# [Task objective]
Working through the lines below, return each one that holds "warthog".

======

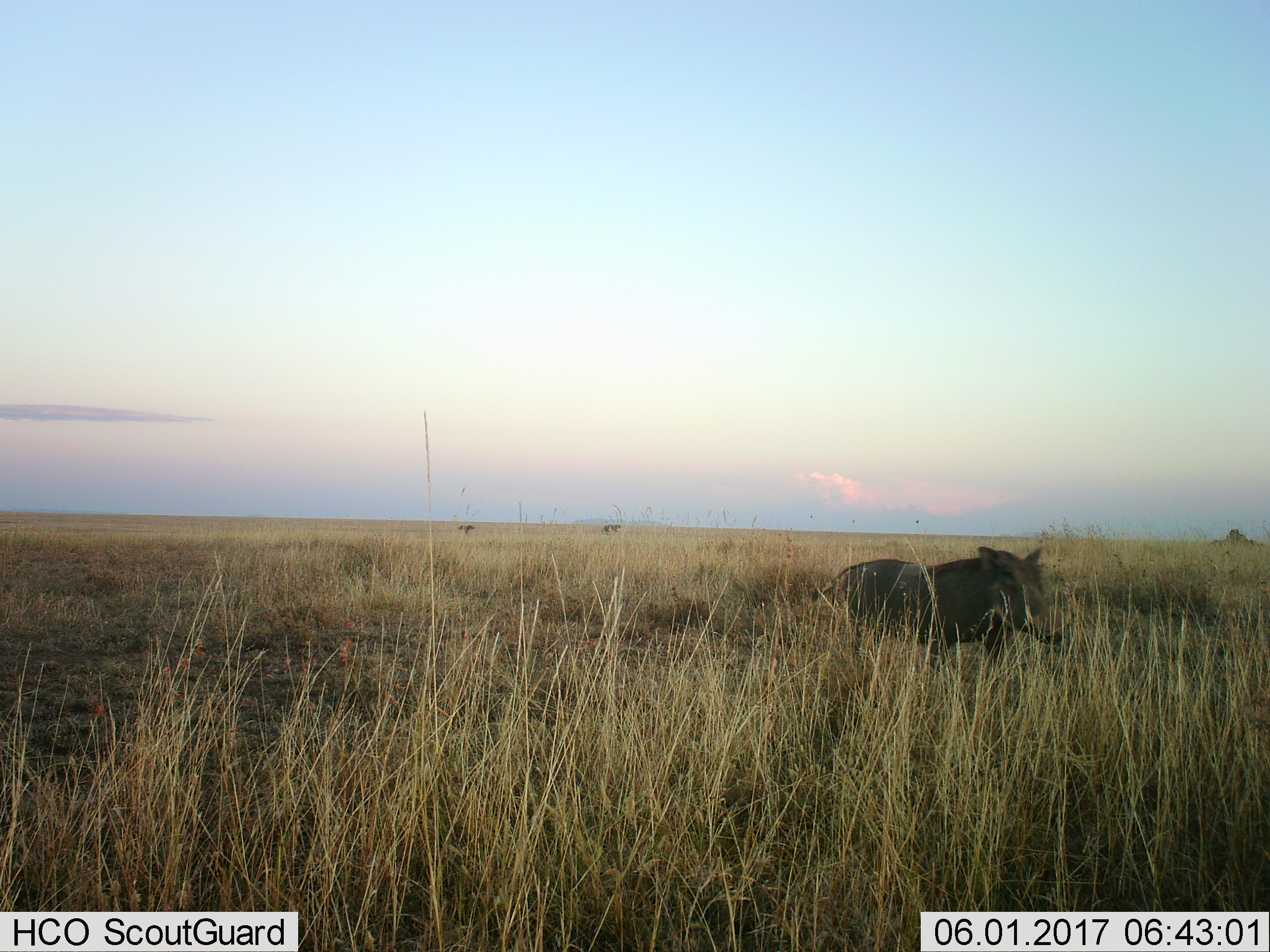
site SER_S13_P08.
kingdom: Animalia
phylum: Chordata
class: Mammalia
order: Artiodactyla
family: Suidae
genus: Phacochoerus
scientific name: Phacochoerus africanus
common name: warthog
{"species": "warthog (Phacochoerus africanus)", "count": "1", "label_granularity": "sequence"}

======

# [Reply to the exercise]
common name: warthog
{"species": "warthog (Phacochoerus africanus)", "count": "1", "label_granularity": "sequence"}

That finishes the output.